# INFORMATION SUPPLIED
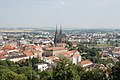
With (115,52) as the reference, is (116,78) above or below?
above

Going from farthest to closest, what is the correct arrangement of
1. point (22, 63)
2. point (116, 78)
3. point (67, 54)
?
point (67, 54) → point (22, 63) → point (116, 78)

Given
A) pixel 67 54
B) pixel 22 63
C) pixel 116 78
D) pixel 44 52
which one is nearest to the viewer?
pixel 116 78

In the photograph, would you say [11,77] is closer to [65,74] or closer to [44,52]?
[65,74]

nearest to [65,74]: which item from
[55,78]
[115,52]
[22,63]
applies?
[55,78]

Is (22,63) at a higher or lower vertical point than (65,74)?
lower

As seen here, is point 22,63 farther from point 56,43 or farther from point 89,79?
point 56,43

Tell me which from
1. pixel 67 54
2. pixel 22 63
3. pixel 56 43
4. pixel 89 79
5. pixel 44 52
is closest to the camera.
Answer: pixel 89 79

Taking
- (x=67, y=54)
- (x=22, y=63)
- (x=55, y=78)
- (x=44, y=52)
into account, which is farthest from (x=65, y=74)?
(x=44, y=52)

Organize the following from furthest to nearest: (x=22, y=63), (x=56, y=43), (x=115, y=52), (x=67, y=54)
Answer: (x=115, y=52) < (x=56, y=43) < (x=67, y=54) < (x=22, y=63)

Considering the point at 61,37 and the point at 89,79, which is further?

# GOAL OF THE EXERCISE
Copy every one of the rows above word for word, leaving out the pictures.

# SOLUTION FOR THIS PROBLEM
With (115,52) as the reference, is (116,78) above or below?
above

Going from farthest to closest, what is the correct arrangement of
1. point (22, 63)
2. point (116, 78)
3. point (67, 54)
?
point (67, 54) → point (22, 63) → point (116, 78)

Given
A) pixel 67 54
B) pixel 22 63
C) pixel 116 78
D) pixel 44 52
which one is nearest to the viewer?
pixel 116 78

In the photograph, would you say [11,77] is closer to [65,74] or closer to [44,52]?
[65,74]

nearest to [65,74]: which item from
[55,78]
[115,52]
[22,63]
applies?
[55,78]

Is (22,63) at a higher or lower vertical point than (65,74)?
lower

As seen here, is point 22,63 farther from point 56,43 or farther from point 89,79?
point 56,43

Tell me which from
1. pixel 67 54
2. pixel 22 63
3. pixel 56 43
4. pixel 89 79
5. pixel 44 52
is closest to the camera.
Answer: pixel 89 79

Taking
- (x=67, y=54)
- (x=22, y=63)
- (x=55, y=78)
- (x=44, y=52)
into account, which is farthest from (x=65, y=74)?
(x=44, y=52)

Organize the following from furthest to nearest: (x=22, y=63), (x=56, y=43), (x=115, y=52), (x=67, y=54)
Answer: (x=115, y=52) < (x=56, y=43) < (x=67, y=54) < (x=22, y=63)

Considering the point at 61,37 and the point at 89,79, which is further?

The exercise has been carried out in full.